### Objectives:
• 1. Please retype part of the riparian rights passage below: everything from "In contrast, riparian" down to "150 foot frontage.".
• 2. Write what comes next in the passage on riparian rights that follows, carrying it on from its final sentence.

### Document section:
======

We spend our summers by a lake in Michigan, and every year I am reminded when I get here that riparian rights are under-appreciated as grist for the academic “law and society” mill. They are kind of like space savers in crowded urban street parking spaces that people have shoveled out in after blizzards (see Susan Silbey's article); the difference is that I don't think somebody with a single family home and no driveway would have thought that there was a legal right to the "street bottom" extending out from the property. No, there the "property" right accrues on account of the work invested in clearing the spot. And, as Susan's study notes, the property is denoted with all sorts of artifacts: "old chairs, traffic cones, milk crates, light weight tables, dead house plants, or other noticeably bulky objects."
In contrast, riparian rights are law, not custom. And they are really cool - for a lawyer, kind of the gift that just keeps giving.
What you see in the picture to the left is the northwest section of Lake Charlevoix. Under Michigan law, to figure where the riparian rights go, you have to first decide what the shape of the lake is, circular, oblong or irregular. Lake Charlevoix in total is irregular, but this section of the lake is circular, so one's riparian rights get determined by drawing a line from the point where the boundary line of the property meets the lakeshore to the center of the lake. Aalsburg v. Cashion, 14 Mich. App. 91, 100 (1968). What we see here is the riparian area for a lot with about a 150 foot frontage.

======

### Dataset excerpt:
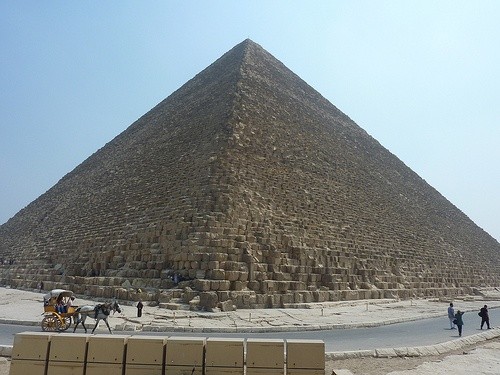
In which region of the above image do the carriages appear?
[39,289,122,334]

======

### Responses to the tasks:
• 1.
In contrast, riparian rights are law, not custom. And they are really cool - for a lawyer, kind of the gift that just keeps giving.
What you see in the picture to the left is the northwest section of Lake Charlevoix. Under Michigan law, to figure where the riparian rights go, you have to first decide what the shape of the lake is, circular, oblong or irregular. Lake Charlevoix in total is irregular, but this section of the lake is circular, so one's riparian rights get determined by drawing a line from the point where the boundary line of the property meets the lakeshore to the center of the lake. Aalsburg v. Cashion, 14 Mich. App. 91, 100 (1968). What we see here is the riparian area for a lot with about a 150 foot frontage.

• 2.
If you own riparian land, as here, you have certain exclusive rights to the lake bottom in your riparian area. One is to erect and maintain a dock and to permanent anchorage off your shore. Lake Charlevoix is a navigable waterway with access to Lake Michigan and ultimately to the Atlantic Ocean, so everybody has the right to use the surface of the lake, including the right to temporary anchorage, but not to the lake bottom. In other words, if you are a member of the public, you can swim through somebody's riparian area, but you don't have the right to wade with your feet on the bottom. On the other hand, the lake at that spot in the middle is about 110 feet deep, so one's practical use of the lake bottom as riparian owner is somewhat limited. And, finally, you can't use your riparian rights to cause hazards to navigation, or to unduly interfere with the riparian rights of others. Thies v. Howland, 424 Mich. 282, 287-88 (1986); West Michigan Dock & Market Corp. v. Lakeland Investments, 201 Mich. App. 505, 513 (1995). So setting a permanent mooring with a swim raft a mile out into the lake, just so you can get away from it all, is likely going to be problematic as well.
Okay, with that background, let's get to the really interesting clash of custom and law after the break, where we'll once again see that there's lots of unauthorized malpractice of law goin' on round here.
Here is the hypothetical conflict between law and custom. As indicated in the diagram below, A, B, and C all own lakeshore property. A and C have their docks as shown. B decides that putting the dock in the center of the property blocks his magnificent view of the lake. B thinks that he should be able to put out a dock perpendicular to the shoreline anywhere on his property, because the black dotted line what he thinks makes sense because docks always are perpendicular to the shore. A is annoyed because she used the C side of her dock as a swimming area, and the B side for her boat. With B's dock where it is, A is going to have a hard time maneuvering her boat into the space.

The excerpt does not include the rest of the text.